Find every line in the listing below that contains the word "closest", and copy each of those lines.

* EXTRACTED INFORMATION:
•••••
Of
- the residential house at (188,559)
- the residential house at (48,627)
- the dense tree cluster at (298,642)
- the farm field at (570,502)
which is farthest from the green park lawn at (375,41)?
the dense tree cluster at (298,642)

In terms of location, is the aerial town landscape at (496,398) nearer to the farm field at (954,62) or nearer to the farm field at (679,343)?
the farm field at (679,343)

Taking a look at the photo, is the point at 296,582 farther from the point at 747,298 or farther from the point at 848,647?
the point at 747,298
•••••
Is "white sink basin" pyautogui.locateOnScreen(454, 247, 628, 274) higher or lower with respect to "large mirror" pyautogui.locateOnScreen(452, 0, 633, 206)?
•••••
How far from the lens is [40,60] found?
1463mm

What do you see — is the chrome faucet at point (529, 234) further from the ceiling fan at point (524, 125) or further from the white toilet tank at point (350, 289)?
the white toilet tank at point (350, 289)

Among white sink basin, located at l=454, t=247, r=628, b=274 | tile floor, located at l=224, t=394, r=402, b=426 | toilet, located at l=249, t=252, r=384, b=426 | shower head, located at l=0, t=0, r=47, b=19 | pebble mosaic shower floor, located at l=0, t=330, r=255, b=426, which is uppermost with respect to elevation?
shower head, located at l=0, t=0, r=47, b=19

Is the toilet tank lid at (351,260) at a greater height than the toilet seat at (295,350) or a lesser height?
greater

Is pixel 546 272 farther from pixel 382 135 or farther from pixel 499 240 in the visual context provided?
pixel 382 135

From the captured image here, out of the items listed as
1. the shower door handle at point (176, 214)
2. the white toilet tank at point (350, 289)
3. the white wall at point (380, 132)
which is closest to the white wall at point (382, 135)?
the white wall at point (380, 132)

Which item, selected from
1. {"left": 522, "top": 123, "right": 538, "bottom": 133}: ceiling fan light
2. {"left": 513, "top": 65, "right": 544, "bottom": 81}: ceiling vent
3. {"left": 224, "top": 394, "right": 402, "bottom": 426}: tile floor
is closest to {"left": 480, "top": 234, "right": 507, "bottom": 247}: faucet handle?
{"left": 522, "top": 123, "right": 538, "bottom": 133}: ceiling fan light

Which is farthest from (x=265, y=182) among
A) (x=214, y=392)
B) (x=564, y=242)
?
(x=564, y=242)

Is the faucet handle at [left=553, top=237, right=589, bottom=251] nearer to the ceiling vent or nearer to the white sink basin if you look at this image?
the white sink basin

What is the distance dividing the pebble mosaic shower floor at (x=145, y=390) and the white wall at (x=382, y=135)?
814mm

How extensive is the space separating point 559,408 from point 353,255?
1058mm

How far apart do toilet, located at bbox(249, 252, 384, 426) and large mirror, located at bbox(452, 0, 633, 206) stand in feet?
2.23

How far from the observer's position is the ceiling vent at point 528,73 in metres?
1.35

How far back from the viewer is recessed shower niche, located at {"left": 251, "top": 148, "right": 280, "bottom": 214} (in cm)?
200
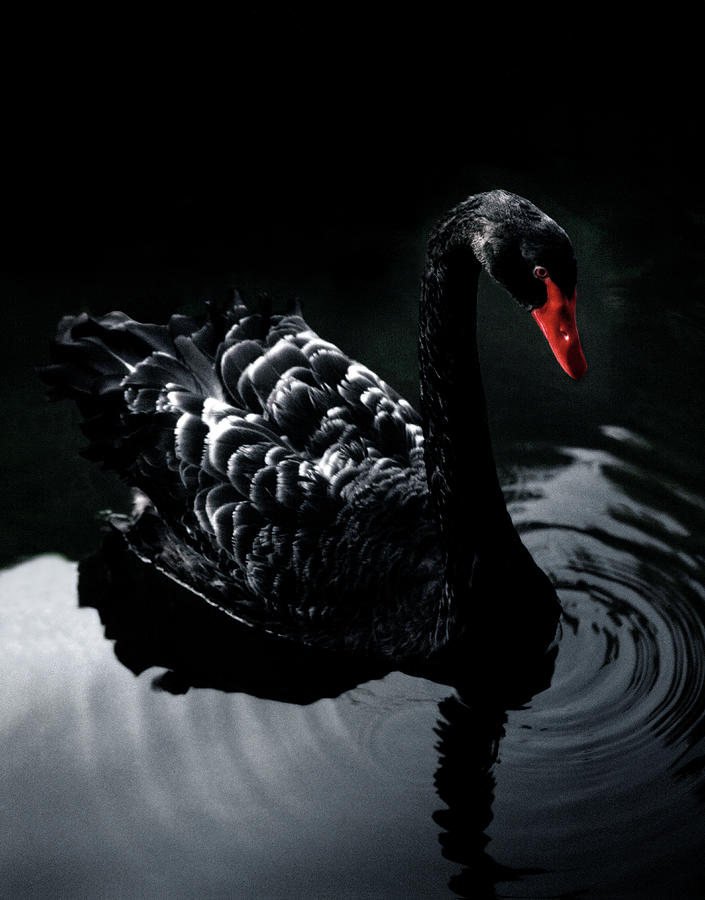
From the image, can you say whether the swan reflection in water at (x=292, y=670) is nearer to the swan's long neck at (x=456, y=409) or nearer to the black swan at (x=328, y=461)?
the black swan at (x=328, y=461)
•••••
* RESULT BELOW:
which is closest to the white wall at point (382, 135)?
is closest to {"left": 480, "top": 234, "right": 507, "bottom": 247}: faucet handle?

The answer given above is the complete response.